What to do: In the entries that follow, which lines hold the string "strategies"? List them.
Data for this task START
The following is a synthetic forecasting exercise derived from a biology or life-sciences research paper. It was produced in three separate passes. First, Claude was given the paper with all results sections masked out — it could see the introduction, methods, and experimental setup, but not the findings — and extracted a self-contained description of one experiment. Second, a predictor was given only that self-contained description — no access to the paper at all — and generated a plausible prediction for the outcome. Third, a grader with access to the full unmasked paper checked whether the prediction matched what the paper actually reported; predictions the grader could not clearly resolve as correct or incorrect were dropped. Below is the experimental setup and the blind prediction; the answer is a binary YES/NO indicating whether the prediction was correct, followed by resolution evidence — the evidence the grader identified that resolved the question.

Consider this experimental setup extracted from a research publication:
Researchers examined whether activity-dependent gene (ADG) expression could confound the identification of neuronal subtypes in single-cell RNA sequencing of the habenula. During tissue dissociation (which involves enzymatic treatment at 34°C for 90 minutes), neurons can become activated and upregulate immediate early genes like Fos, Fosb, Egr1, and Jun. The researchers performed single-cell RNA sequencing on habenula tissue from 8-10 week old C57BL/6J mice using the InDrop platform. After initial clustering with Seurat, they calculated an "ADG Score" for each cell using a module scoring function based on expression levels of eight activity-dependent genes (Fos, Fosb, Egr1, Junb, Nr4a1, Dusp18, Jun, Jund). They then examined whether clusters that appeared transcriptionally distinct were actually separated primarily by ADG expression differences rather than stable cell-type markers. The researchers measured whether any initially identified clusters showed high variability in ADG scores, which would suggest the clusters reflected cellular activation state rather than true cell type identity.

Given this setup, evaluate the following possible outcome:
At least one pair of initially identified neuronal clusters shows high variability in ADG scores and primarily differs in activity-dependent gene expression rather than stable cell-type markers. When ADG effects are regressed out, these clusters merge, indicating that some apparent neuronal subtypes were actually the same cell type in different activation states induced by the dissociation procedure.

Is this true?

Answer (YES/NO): YES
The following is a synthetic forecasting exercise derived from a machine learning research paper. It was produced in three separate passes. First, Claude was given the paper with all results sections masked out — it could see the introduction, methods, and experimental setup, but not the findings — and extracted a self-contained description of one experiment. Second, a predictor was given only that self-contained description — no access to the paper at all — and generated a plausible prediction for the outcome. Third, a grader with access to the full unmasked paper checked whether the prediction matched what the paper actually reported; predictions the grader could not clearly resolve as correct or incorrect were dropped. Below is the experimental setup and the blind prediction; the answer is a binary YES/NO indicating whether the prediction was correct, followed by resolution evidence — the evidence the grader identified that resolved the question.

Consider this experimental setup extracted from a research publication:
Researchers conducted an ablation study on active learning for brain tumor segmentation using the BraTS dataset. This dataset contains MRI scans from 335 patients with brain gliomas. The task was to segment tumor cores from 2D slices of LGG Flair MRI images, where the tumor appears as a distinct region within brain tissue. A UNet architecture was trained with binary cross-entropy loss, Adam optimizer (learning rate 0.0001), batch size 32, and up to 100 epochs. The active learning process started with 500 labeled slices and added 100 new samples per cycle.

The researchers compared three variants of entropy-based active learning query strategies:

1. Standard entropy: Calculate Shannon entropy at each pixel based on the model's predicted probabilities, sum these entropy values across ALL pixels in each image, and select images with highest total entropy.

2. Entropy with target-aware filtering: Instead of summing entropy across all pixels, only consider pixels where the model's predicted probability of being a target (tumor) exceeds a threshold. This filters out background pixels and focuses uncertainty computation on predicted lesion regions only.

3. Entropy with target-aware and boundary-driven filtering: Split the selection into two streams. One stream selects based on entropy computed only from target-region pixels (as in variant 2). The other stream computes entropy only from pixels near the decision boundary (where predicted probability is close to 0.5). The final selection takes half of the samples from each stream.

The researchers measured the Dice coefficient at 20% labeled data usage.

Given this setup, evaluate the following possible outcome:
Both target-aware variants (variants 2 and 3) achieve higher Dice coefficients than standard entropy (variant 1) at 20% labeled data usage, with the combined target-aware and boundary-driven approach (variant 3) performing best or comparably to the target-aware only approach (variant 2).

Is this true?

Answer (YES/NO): YES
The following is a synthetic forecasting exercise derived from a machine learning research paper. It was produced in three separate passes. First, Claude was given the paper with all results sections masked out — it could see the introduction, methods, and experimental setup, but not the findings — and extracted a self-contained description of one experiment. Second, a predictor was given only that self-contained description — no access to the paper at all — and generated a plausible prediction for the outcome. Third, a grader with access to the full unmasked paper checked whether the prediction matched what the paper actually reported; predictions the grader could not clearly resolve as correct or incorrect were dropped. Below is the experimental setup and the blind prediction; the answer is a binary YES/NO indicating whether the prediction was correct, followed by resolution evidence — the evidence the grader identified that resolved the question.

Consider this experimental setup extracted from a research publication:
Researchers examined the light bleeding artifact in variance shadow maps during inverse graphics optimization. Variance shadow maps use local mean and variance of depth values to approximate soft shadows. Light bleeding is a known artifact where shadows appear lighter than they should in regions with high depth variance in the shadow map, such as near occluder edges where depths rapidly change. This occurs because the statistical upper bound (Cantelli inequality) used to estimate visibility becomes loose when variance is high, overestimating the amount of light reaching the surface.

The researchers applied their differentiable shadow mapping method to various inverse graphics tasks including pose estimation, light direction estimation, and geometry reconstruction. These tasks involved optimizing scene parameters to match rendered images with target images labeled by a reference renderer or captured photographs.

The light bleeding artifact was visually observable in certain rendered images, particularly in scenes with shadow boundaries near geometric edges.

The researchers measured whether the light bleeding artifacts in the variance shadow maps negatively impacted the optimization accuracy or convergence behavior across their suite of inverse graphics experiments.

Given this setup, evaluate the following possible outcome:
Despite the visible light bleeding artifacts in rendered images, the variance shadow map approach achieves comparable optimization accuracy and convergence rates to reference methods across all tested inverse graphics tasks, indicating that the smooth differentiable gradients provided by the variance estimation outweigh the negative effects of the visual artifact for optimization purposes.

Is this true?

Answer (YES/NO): YES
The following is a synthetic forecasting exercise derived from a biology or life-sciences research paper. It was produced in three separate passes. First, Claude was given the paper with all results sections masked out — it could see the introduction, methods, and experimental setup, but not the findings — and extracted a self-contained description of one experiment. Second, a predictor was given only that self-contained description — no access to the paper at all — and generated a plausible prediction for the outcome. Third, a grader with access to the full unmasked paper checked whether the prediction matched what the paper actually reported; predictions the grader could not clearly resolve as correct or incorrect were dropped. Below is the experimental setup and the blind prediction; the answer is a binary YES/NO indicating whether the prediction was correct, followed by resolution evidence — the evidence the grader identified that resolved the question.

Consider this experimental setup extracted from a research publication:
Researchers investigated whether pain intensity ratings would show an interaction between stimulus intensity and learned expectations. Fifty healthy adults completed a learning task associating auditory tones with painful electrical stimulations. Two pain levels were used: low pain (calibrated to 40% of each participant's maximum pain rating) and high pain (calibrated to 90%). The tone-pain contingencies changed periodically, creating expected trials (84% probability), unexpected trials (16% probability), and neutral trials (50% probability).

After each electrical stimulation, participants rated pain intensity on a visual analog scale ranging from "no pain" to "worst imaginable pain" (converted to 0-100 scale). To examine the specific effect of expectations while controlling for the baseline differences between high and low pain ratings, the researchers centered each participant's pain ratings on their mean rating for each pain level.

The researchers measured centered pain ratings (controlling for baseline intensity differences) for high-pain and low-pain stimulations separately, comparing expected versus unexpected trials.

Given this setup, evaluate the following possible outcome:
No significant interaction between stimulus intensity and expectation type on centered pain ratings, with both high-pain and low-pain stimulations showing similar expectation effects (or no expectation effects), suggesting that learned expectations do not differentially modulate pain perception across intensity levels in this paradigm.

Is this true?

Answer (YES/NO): NO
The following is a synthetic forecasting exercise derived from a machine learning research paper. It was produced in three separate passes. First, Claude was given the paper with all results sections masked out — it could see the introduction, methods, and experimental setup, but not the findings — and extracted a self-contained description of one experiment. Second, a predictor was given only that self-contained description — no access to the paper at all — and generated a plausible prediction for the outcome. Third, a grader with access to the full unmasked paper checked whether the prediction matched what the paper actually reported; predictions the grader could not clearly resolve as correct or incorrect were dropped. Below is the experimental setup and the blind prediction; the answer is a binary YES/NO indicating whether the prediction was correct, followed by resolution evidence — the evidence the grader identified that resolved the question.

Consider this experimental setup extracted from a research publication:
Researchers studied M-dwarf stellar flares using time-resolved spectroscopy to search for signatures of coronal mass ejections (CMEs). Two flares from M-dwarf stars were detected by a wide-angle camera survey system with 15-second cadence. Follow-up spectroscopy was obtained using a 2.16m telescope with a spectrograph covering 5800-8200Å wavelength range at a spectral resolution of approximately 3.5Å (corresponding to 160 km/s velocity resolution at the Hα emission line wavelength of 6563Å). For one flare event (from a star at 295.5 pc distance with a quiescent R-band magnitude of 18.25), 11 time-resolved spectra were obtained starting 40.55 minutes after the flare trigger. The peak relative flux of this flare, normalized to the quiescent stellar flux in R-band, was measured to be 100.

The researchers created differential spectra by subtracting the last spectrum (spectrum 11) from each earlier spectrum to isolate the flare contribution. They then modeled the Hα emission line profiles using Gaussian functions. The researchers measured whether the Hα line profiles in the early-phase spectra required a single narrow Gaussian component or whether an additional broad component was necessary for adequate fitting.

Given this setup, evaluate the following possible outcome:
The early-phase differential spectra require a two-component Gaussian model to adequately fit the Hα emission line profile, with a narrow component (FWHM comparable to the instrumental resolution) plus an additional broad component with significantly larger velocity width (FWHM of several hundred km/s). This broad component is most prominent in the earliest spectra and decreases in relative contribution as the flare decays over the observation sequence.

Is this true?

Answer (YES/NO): YES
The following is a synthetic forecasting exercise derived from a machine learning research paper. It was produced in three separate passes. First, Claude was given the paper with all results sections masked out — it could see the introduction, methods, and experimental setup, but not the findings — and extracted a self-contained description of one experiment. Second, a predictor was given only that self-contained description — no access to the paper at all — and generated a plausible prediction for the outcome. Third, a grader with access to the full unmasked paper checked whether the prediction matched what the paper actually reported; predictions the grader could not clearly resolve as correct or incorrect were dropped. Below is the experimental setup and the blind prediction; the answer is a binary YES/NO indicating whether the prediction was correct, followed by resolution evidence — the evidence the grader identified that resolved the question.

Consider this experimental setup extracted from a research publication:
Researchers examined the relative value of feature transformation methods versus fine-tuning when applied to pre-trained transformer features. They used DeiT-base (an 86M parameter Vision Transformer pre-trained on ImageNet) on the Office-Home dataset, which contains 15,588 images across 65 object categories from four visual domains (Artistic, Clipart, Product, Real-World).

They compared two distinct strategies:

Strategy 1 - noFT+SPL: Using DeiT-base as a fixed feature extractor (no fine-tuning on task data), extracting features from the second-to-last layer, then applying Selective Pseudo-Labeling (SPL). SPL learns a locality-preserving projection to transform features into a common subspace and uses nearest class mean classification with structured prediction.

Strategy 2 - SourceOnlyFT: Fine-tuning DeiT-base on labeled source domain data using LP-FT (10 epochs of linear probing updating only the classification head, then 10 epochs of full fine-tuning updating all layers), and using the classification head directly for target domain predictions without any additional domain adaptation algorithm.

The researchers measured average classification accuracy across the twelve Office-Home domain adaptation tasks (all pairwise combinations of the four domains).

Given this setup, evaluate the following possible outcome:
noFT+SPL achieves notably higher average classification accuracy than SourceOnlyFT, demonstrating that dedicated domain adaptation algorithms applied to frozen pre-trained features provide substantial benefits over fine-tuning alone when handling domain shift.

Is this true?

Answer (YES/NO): YES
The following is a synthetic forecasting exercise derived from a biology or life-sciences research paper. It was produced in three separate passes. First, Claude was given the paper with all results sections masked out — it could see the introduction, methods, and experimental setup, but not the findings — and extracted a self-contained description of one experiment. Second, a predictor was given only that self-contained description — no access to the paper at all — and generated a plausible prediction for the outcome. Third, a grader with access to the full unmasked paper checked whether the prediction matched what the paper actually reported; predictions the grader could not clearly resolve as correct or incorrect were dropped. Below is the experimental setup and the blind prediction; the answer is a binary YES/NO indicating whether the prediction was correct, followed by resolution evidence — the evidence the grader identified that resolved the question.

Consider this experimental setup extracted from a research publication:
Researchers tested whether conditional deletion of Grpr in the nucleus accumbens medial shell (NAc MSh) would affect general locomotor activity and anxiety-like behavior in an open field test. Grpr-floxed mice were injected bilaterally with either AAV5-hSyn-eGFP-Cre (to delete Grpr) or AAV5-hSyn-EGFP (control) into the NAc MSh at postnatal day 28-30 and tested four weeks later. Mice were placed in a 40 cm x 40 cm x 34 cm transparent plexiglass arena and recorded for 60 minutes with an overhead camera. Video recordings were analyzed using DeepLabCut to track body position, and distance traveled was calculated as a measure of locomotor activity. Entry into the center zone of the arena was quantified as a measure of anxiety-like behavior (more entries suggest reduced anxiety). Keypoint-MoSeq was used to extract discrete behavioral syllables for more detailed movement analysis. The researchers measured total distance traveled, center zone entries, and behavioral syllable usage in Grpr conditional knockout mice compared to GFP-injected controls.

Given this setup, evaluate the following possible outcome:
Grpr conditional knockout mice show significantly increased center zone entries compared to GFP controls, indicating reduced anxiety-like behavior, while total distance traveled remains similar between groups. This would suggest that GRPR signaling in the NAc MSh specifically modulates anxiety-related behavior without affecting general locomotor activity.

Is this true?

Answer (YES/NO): NO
Data for this task END
Task response:
The researchers compared three variants of entropy-based active learning query strategies:
They compared two distinct strategies:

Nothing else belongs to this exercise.